> Reading text
_ _ _

The Oakmark Fund increased in value by 5% for the three months ended March 31, 2011. Though good as an absolute return, our return slightly trailed the S&P 500 gain of 6%.

The biggest reason we didn’t quite keep up with the S&P was the strength of the energy sector. During the quarter, the price of oil increased by 17% (West Texas) or 24% (North Sea Brent), depending on which measure one uses. Commodity businesses, understandably, tend to perform quite well when the commodity they sell experiences such a price spike. For the quarter, the average energy stock increased two to three times as much as the S&P did, and our portfolio wasn’t as heavily weighted in those stocks. We don’t believe this higher price of oil reflects a long-term market-clearing price and, for that reason, we value oil stocks using an assumption that oil prices will fall. In our valuations, most oil companies are priced less attractively than other businesses are, and we are comfortable continuing to own just the few we have.

_ _ _

> Provided material
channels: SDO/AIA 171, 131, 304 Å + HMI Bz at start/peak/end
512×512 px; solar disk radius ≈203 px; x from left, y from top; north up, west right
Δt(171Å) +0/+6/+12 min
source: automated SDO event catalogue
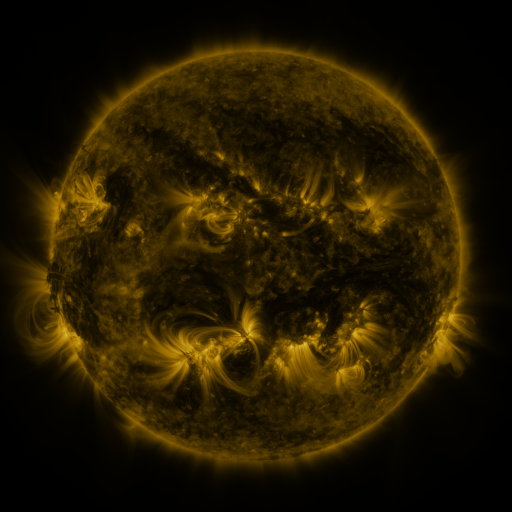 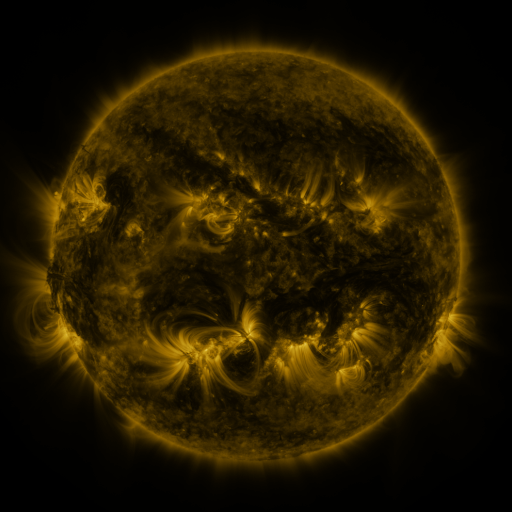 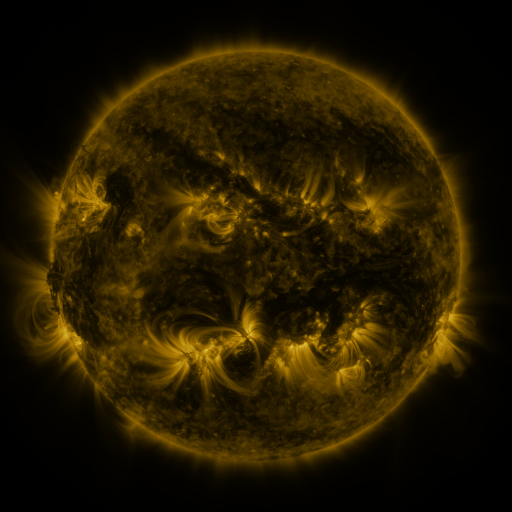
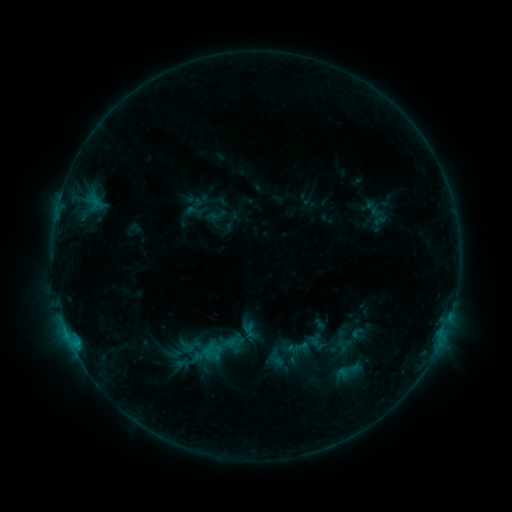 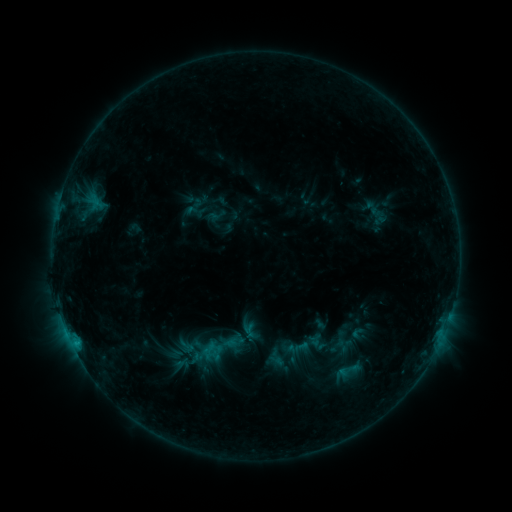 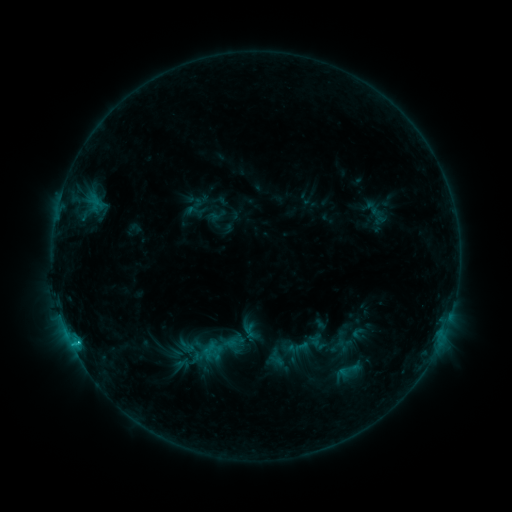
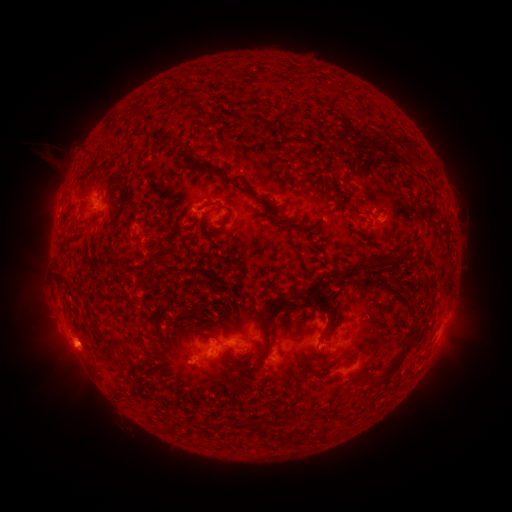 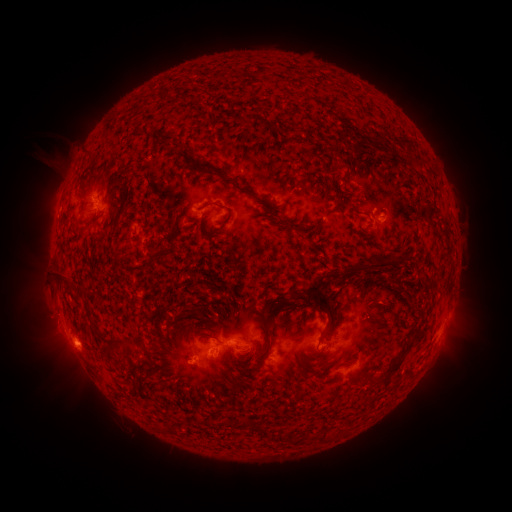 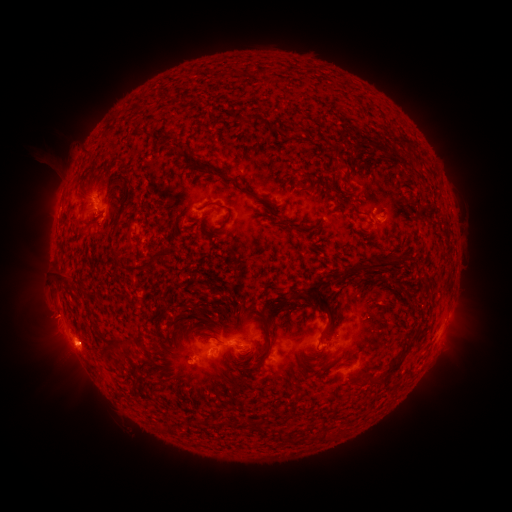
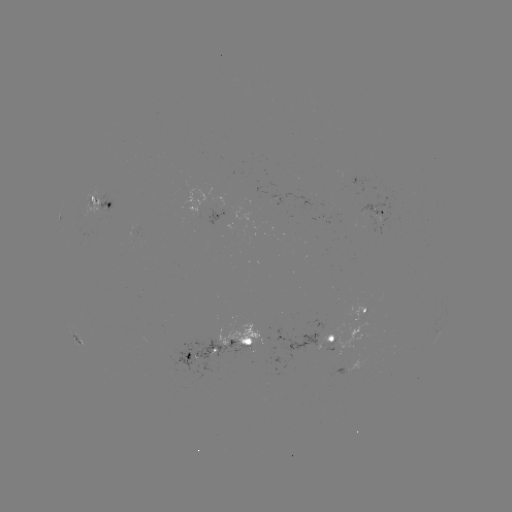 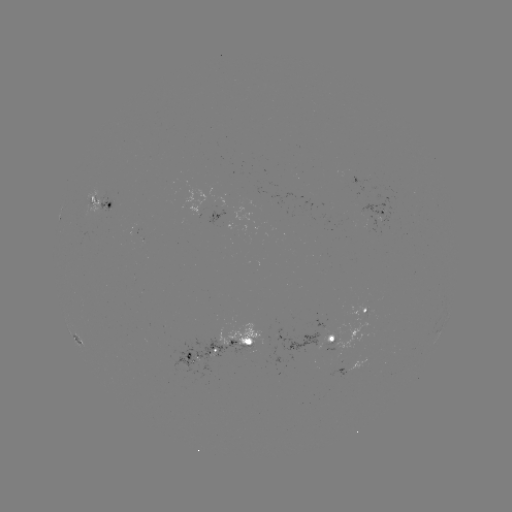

_ _ _

> The tasks
1. Copy the part of the Oakmark Fund letter starting with "The biggest reason" and going on through "few we have.".
2. Proceed with the Oakmark Fund letter, writing on from its final sentence.

> Outputs in order
1.
The biggest reason we didn’t quite keep up with the S&P was the strength of the energy sector. During the quarter, the price of oil increased by 17% (West Texas) or 24% (North Sea Brent), depending on which measure one uses. Commodity businesses, understandably, tend to perform quite well when the commodity they sell experiences such a price spike. For the quarter, the average energy stock increased two to three times as much as the S&P did, and our portfolio wasn’t as heavily weighted in those stocks. We don’t believe this higher price of oil reflects a long-term market-clearing price and, for that reason, we value oil stocks using an assumption that oil prices will fall. In our valuations, most oil companies are priced less attractively than other businesses are, and we are comfortable continuing to own just the few we have.

2.
Returns of individual stocks in the portfolio followed the typical pattern for successful quarters—more winners than losers, and gains of greater magnitude than losses. The Fund had 18 double-digit gains and only two double-digit losses. The biggest losses were suffered by Cisco Systems (CSCO) (-15%) and Best Buy (BBY) (-16%). Both reported disappointing operating results, and we are revisiting our long-term forecasts. In both cases, we believe that the stocks remain attractive.

On the positive side we had seven stocks that gained more than our largest loser lost: DirecTV (DTV) (+17%), Viacom (VIA) (+18%), Cenovus (CVE) (+19%), EnCana (ECA) (+19%), Capital One (COF) (+22%), Harley Davidson (HOG) (+23%) and H&R Block (HRB) (+42%). Block had been one of our weakest stocks in previous quarters, but snapped back nicely as early tax results exceeded expectations and lingering subprime mortgage losses remained trivial.

During the quarter, we neither added any new positions nor eliminated any positions that were owned at the end of 2010. However, we did receive one new security via corporate action: Huntington Ingalls Industries was spun off from Northrop Grumman (NOC). Our numbers showed Huntington trading at a substantial premium when comparing its total capitalization (including debt) to the pretax, pre-interest cash flow it generates. For that reason, we sold our shares in Huntington and used the proceeds to increase our Northrop position. In addition to Northrop, we also added substantially to our positions in Unilever (UN), Aflac (AFL) and FedEx (FDX).

Average Annual Total Returns (03/31/11)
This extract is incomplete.